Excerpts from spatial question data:

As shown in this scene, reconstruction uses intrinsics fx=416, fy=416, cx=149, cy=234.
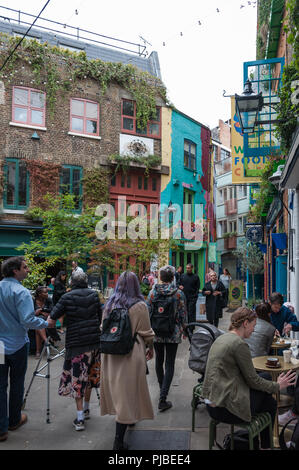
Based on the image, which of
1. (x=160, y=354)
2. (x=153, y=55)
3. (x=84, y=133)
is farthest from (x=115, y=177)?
(x=160, y=354)

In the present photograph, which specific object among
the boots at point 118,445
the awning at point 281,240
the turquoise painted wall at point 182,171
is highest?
the turquoise painted wall at point 182,171

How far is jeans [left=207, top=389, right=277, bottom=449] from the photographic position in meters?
3.69

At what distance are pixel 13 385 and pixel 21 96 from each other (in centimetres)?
1600

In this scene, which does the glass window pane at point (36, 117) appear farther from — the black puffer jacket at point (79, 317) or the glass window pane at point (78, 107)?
the black puffer jacket at point (79, 317)

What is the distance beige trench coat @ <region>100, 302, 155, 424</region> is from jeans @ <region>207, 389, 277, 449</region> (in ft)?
2.70

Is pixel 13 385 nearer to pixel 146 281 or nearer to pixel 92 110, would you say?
pixel 146 281

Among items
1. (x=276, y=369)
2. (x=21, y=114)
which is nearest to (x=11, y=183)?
(x=21, y=114)

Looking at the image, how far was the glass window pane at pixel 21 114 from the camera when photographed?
18109mm

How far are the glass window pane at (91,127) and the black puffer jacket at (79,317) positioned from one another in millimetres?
15892

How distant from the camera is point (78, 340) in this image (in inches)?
195

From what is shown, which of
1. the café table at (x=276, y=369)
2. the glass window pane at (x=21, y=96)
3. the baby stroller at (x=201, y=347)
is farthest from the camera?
the glass window pane at (x=21, y=96)

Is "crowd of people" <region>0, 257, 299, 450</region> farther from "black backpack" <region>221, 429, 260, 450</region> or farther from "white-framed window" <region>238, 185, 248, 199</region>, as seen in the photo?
"white-framed window" <region>238, 185, 248, 199</region>

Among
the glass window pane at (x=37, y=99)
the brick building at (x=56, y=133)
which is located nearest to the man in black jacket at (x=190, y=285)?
the brick building at (x=56, y=133)

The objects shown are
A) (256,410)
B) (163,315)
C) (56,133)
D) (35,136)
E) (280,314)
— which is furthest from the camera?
(56,133)
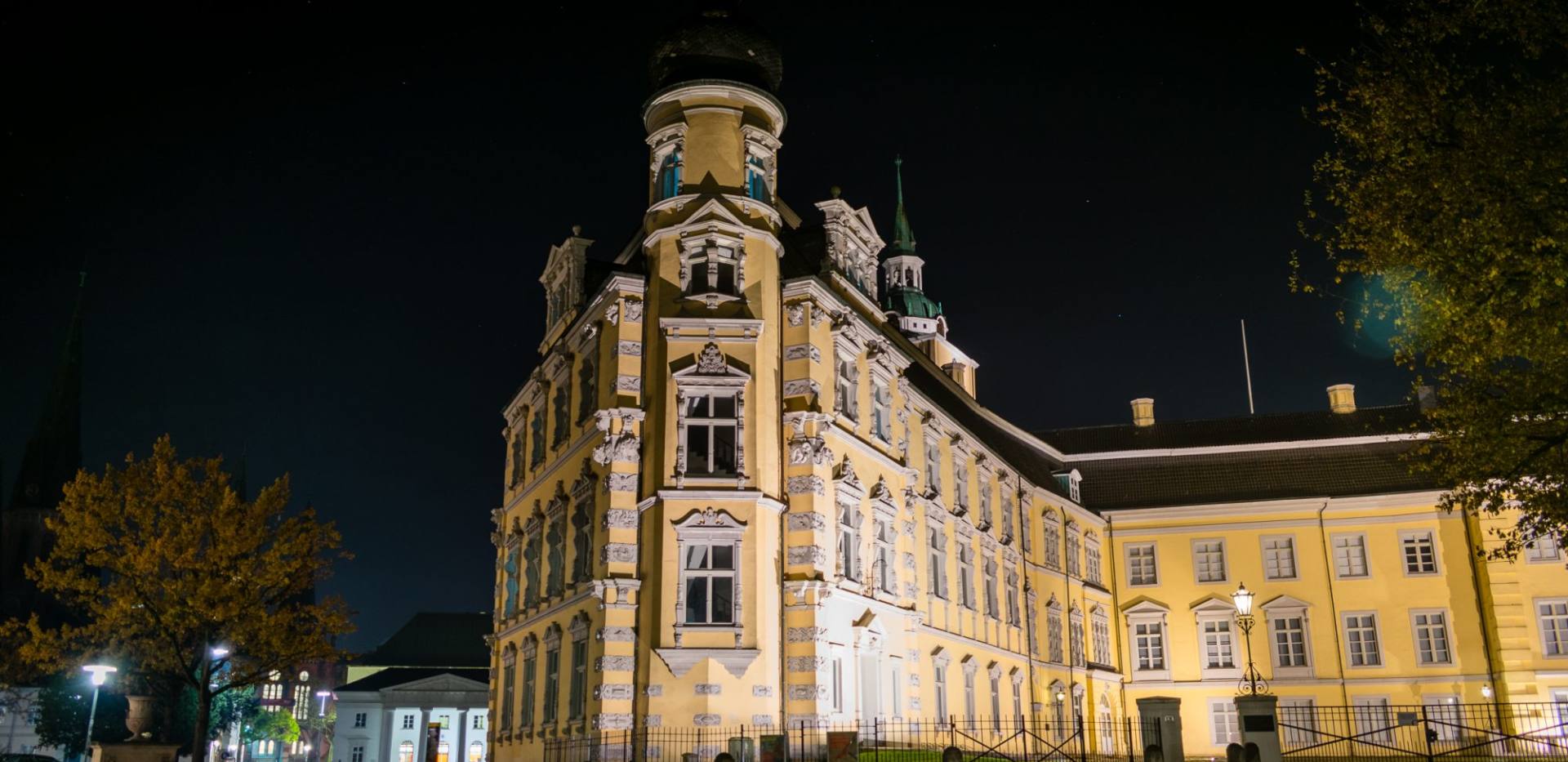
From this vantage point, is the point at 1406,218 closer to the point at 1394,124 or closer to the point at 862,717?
the point at 1394,124

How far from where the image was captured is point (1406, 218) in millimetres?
22297

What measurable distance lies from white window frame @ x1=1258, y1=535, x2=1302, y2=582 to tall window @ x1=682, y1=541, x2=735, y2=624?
34846mm

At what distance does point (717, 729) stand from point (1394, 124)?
19015 millimetres

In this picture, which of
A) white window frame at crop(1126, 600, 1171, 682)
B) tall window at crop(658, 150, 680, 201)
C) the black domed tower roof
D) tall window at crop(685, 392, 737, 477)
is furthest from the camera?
white window frame at crop(1126, 600, 1171, 682)

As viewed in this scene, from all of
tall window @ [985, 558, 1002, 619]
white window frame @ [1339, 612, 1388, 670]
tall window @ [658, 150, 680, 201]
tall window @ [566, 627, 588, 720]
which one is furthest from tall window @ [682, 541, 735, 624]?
white window frame @ [1339, 612, 1388, 670]

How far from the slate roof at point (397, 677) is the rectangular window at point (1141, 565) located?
219 ft

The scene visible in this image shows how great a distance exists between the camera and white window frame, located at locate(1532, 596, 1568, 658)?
4972 centimetres

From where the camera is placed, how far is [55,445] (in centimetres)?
11562

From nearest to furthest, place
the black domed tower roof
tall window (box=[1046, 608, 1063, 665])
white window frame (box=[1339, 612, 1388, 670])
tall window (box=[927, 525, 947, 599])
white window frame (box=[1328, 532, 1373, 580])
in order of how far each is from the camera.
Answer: the black domed tower roof, tall window (box=[927, 525, 947, 599]), tall window (box=[1046, 608, 1063, 665]), white window frame (box=[1339, 612, 1388, 670]), white window frame (box=[1328, 532, 1373, 580])

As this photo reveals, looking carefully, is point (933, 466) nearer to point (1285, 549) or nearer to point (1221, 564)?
point (1221, 564)

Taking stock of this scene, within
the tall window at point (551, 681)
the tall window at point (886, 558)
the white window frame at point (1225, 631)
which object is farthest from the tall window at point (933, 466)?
the white window frame at point (1225, 631)

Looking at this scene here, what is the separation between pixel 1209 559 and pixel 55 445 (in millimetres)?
107236

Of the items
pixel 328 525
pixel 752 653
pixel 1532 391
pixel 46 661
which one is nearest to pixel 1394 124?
pixel 1532 391

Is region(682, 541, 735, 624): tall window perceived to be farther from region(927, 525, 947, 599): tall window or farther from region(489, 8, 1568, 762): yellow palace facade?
region(927, 525, 947, 599): tall window
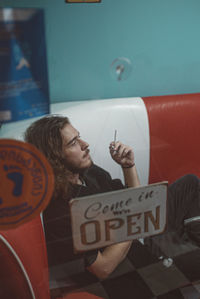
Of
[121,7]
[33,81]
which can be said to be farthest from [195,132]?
[33,81]

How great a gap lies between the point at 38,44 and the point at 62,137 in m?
0.19

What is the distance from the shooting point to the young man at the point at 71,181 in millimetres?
584

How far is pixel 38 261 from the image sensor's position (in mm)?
674

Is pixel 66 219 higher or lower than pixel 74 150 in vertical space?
lower

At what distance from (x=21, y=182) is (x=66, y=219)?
0.15m

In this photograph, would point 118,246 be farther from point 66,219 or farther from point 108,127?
point 108,127

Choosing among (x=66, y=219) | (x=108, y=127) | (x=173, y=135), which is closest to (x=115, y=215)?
(x=66, y=219)

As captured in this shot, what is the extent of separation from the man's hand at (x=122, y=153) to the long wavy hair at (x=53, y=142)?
12 centimetres

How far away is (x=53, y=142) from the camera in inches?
23.0

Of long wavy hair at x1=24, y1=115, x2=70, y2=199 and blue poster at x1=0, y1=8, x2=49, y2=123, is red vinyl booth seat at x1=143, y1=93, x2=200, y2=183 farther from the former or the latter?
blue poster at x1=0, y1=8, x2=49, y2=123

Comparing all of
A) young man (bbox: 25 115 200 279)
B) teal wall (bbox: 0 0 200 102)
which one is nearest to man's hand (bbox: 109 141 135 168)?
young man (bbox: 25 115 200 279)

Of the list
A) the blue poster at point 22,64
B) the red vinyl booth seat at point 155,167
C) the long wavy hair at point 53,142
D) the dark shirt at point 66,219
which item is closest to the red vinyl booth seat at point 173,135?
the red vinyl booth seat at point 155,167

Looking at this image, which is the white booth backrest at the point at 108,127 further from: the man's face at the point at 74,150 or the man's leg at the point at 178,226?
the man's leg at the point at 178,226

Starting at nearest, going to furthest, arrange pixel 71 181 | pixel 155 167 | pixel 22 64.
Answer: pixel 22 64 → pixel 71 181 → pixel 155 167
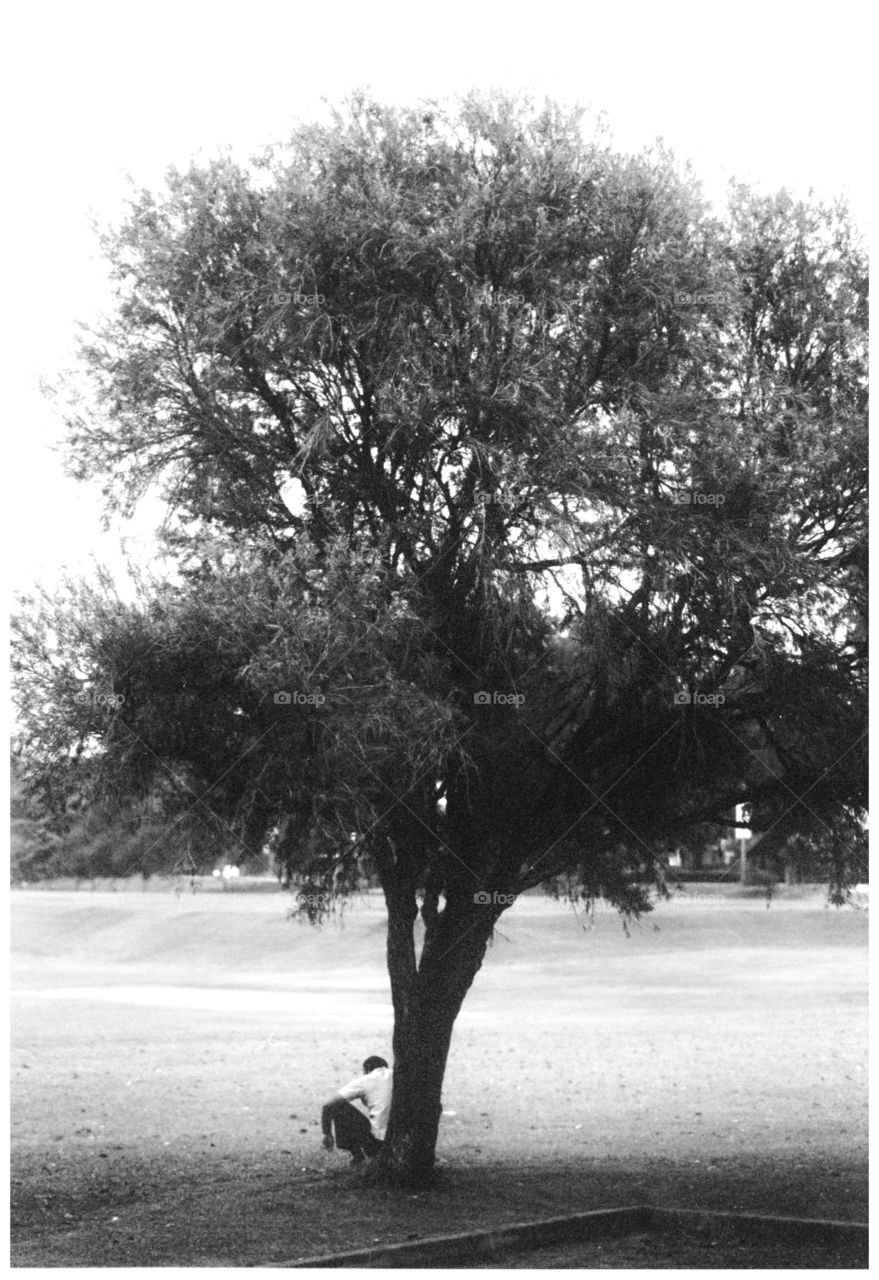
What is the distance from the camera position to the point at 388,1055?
18.4 m

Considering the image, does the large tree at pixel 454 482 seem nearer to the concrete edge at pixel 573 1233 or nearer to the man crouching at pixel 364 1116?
the man crouching at pixel 364 1116

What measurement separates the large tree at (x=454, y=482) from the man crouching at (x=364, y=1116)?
5.90ft

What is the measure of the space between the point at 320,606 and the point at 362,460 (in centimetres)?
140

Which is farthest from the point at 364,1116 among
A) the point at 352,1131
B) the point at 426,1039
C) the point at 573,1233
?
the point at 573,1233

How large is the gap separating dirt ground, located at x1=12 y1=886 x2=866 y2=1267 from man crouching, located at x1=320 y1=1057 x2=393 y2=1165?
26 cm

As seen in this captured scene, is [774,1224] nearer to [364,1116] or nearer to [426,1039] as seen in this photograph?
[426,1039]

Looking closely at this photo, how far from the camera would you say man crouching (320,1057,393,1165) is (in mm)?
10875

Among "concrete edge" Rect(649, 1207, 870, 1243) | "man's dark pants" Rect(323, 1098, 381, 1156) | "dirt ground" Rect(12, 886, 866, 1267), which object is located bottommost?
"dirt ground" Rect(12, 886, 866, 1267)

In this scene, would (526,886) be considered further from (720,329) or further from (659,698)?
(720,329)

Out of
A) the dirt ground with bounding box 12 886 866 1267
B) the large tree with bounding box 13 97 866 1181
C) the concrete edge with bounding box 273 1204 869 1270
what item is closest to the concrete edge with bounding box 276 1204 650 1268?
the concrete edge with bounding box 273 1204 869 1270

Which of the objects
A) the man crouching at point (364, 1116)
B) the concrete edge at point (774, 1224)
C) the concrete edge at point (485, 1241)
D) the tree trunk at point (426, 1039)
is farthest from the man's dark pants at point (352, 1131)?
the concrete edge at point (774, 1224)

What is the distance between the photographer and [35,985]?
30.5 m

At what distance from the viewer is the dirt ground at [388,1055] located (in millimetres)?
10212

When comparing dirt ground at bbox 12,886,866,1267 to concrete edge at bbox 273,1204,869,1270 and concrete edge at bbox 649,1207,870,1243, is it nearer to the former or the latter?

**EXERCISE OBJECTIVE**. Please copy everything in the records unchanged, from the line containing "In this photograph, would" down to the line containing "12 centimetres", with both of those lines included.

**WRITTEN SOLUTION**.
In this photograph, would point 118,246 be farther from point 66,219 or farther from point 108,127?
point 108,127

Choosing among (x=66, y=219) | (x=108, y=127) | (x=173, y=135), which is closest to (x=115, y=215)?
(x=66, y=219)

As captured in this shot, what is the extent of separation from the man's hand at (x=122, y=153) to the long wavy hair at (x=53, y=142)?
12 centimetres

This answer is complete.